-- Begin Selection --

Special thanks to those who have recently subscribed!❤️
Welcome to Issue 7 of Becoming Berkshire. Buffett & Munger have given us a roadmap to replicate Berkshire’s success; I intend to follow the crumbs and document what I learn.
The Year is 1965; War begins to escalate in Vietnam as the first US combat troops start to arrive, MLK attempts to march from Selma to Montgomery, Malcolm X is assassinated, and Alexei Leonov leaves his spacecraft in a specialized spacesuit and conducts a twelve-minute spacewalk while Dow Jones returns 14.2%.
Buffett Partnership Limited
Buffett rarely discussed the securities he invested in; however, he seemed keen on introducing Berkshire to his partners.
Our purchases of Berkshire started at a price of $7.60 per share in 1962. This price partially reflected large losses incurred by the prior management in closing some of the mills made obsolete by changing conditions within the textile business (which the old management had been quite slow to recognize). In the postwar period the company had slid downhill a considerable distance, having hit a peak in 1948 when about $29 1/2 million was earned before tax and about 11,000 workers were employed. This reflected output from 11 mills.
At the time we acquired control in spring of 1965, Berkshire was down to two mills and about 2,300 employees. It was a very pleasant surprise to find that the remaining units had excellent management personnel, and we have not had to bring a single man from the outside into the operation. In relation to our beginning acquisition cost of $7.60 per share (the average cost, however, was $14.86 per share, reflecting very heavy purchases in early 1965), the company on December 31, 1965, had net working capital alone (before placing any value on the plants and equipment) of about $19 per share.
Berkshire is a delight to own. There is no question that the state of the textile industry is the dominant factor in determining the earning power of the business, but we are most fortunate to have Ken Chace running the business in a first-class manner, and we also have several of the best sales people in the business heading up this end of their respective divisions. While a Berkshire is hardly going to be as profitable as a Xerox, Fairchild Camera or National Video in a hypertensed market, it is a very comfort able sort of thing to own. As my West Coast philosopher says, “It is well to have a diet consisting of oatmeal as well as cream puffs.”1
Diversification
Another topic in the Buffett partnership letter was diversification.

-- End Selection --
-- Begin Records --

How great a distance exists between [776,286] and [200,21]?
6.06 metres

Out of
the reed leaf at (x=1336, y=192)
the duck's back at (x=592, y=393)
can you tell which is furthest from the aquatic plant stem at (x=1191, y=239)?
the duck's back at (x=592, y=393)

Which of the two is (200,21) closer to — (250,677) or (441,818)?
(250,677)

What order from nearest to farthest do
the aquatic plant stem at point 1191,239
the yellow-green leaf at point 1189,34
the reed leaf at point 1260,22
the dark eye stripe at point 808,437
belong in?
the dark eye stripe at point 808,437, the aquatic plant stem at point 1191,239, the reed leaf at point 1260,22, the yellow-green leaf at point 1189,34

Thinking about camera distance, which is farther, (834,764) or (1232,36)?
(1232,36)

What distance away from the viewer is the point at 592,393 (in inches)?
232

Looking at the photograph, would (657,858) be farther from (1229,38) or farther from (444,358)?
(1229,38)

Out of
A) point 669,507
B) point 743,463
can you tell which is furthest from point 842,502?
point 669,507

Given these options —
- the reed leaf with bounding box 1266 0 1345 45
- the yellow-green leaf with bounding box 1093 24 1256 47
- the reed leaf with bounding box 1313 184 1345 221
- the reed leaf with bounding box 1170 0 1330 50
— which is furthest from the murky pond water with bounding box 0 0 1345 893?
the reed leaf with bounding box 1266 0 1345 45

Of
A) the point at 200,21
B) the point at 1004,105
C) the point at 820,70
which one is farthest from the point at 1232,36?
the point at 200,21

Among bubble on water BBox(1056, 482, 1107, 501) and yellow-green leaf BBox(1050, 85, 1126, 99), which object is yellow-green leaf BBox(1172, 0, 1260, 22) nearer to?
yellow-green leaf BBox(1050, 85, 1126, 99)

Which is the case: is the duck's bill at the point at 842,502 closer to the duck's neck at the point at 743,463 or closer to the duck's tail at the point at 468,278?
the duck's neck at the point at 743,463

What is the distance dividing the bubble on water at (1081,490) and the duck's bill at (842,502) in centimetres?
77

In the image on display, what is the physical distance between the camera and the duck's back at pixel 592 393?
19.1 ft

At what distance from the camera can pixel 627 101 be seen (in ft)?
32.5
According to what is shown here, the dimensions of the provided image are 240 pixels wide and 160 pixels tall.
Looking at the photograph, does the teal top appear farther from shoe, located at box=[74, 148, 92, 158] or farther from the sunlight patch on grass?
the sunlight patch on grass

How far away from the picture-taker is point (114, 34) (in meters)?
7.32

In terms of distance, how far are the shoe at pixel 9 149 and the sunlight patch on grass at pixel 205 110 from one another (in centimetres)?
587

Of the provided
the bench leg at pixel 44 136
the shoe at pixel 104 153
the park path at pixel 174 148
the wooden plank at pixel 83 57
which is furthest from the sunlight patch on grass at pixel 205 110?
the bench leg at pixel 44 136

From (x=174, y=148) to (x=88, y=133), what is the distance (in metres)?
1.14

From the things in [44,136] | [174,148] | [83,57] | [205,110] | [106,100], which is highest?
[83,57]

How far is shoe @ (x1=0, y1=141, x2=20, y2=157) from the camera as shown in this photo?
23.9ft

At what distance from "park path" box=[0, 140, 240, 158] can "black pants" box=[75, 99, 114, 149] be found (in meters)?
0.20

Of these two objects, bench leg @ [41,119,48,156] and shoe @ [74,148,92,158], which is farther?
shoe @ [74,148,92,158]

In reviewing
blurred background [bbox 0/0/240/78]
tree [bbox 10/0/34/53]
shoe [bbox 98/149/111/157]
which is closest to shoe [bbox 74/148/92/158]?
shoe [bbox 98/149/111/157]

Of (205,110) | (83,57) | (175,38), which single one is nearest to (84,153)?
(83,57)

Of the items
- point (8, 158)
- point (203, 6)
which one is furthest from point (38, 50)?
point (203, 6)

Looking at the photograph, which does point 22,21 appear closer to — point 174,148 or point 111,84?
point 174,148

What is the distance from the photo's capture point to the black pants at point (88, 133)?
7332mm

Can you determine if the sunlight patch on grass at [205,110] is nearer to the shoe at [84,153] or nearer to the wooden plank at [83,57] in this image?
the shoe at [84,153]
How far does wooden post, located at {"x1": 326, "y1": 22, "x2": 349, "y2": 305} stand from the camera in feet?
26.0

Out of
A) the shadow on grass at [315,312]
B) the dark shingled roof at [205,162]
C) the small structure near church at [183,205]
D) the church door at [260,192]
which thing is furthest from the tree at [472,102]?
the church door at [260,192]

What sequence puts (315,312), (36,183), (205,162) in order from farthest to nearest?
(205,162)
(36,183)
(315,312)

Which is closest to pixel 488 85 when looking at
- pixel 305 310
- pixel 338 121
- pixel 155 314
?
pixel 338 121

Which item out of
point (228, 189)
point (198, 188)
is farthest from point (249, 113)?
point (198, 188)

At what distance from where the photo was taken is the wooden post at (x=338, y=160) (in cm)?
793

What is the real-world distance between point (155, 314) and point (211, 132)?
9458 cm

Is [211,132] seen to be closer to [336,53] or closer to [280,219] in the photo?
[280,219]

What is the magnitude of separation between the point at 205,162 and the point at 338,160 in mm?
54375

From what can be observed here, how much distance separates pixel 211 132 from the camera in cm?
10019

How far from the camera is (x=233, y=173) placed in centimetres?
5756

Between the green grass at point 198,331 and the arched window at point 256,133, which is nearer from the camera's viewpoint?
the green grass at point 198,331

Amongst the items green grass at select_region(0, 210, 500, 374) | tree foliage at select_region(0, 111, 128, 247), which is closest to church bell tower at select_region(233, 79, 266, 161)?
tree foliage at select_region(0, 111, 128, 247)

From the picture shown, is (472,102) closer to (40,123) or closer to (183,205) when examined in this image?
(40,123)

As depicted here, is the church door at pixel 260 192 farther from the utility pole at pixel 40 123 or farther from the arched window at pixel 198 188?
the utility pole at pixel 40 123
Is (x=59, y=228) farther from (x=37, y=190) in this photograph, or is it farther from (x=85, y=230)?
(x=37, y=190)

-- End Records --

Set task: Extend the newsletter piece on Buffett and Berkshire Hathaway, picking up right after its final sentence about diversification.

Answer to the problem:
Buffett again wondered why the overwhelming majority of investment managers underperformed the Dow:
"(1) group decisions - my perhaps jaundiced view is that it is close to impossible for outstanding investment management to come from a group of any size with all parties really participating in decisions; (2) a desire to conform to the policies and (to an extent) the portfolios of other large well-regarded organizations; (3) an institutional framework whereby average is "safe" and the personal rewards for independent action are in no way commensurate with the general risk attached to such action; (4) an adherence to certain diversification practices which are irrational; and finally and importantly, (5) inertia.”
If good performance of the fund is even a minor objective, any portfolio encompassing one hundred stocks (whether the manager is handling one thousand dollars or one billion dollars) is not being operated logically.
Anyone owning such numbers of securities after presumably studying their investment merit (and I don't care how prestigious their labels) is following what I call the Noah School of Investing - two of everything. Such investors should be piloting arks.
We turn to that eminent academician Billy Rose, who says, "You've got a harem of seventy girls; you don't get to know any of them very well.”2
Buffett himself did not subscribe to the notion of diversification;
We diversify substantially less than most investment operations. We might invest up to 40% of our net worth in a single security under conditions coupling an extremely high probability that our facts and reasoning are correct with a very low probability that anything could drastically change the underlying value of the investment."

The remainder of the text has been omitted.